1690 ENGLISH POETRY 1579-1830: SPENSER AND THE TRADITION

Rev. Samuel Woodford

Anthony Wood, Athenae Oxonienses (1690-91; 1721) 2:1098-99.



SAMUEL WOODFORD, the eldest Son of Rob. Woodford of the antient Borough of Northampton, Gent. was born in the Parish of Allhallowes in the Wall in London, on the 15th of April an. 1636, became a Commoner of Wadham Coll. in 1653, took one degree in Arts in 1656, and two Years after he retired to the Inner-Temple, where he was Chamber-Fellow with Tho. Flatman the Poet. After the Restoration of K. Ch. II. he lived at Aldbrook, and afterwards at Bensted in Hampshire in a married and secular Condition, and was about that time a Member of the Royal Society. On the 14th of the cal. of Jan. an. 1659, he took holy Orders from George Bishop of Winchester, and soon after became Rector of Hartley-Malduit in the same County by the favour of Sir Nich. Stuart Bt. On the 27th of May 1675 he was installed Preb. of Chichester, in the latter end of 1677 or thereabouts, he was [m]ade Doct. of Div. by the Diploma of Will. Archb. of Canterbury, and on the 8th of Nov. 1680 he was installed Preb. of Winchester, by the Favour of his great Patron the Bishop of Winchester before-mention'd. He hath written

A Poem on the Return of K. Ch. II. an. 1660. — This I have not yet seen.

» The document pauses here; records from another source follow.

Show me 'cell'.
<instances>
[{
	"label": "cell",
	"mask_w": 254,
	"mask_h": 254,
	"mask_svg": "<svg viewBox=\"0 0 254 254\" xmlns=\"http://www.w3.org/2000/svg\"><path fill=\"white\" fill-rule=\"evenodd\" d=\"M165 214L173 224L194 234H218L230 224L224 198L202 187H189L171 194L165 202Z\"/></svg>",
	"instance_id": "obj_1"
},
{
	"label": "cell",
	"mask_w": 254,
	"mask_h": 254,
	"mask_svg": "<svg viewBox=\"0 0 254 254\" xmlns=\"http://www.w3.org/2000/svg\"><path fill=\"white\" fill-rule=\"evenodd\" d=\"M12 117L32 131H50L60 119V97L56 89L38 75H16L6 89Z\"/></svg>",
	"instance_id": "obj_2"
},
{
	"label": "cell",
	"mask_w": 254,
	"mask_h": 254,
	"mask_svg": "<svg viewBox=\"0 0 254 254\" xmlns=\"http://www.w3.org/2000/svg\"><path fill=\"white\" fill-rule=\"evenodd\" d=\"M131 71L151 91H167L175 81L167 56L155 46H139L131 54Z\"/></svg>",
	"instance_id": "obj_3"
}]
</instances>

Paraphrase upon the Psalms of David, in 5 Books. Lond. 1667 qu. there again in 1678 in oct; written in the Pindaric, vulgarly so called, and other various sorts of Verses. This Paraphrase is commended for a good Piece by Mr. Richard Baxter, and by others as an incomparable Version, especially by the Author's Friend Thom. Flatman, who hath written a Pindaric Ode on it.

Paraphrase on the Canticles, Lond. 1679, oct. on which Mr. Flatman hath also written an excellent Copy of Verses. With this Paraphrase are printed (1) The Legend of Love, in 3 Cantoes. (2) To the Muse, Ode Pindarique. (3) A Paraphrase upon some select Hymnes of the New and Old Testament. (4) Occasional Compositions in English Rhimes, with some Translations out of Lat. Gr. Spanish and Italian, but chiefly out of the last. Some of which Compositions and Translations were before falsely published by a too curious Collector of them from very false Copies, against the Will and Knowledge of the Author. He complains that several of his Translations of some of the Moral Odes of Horace had been printed, after the same uncorrect Manner.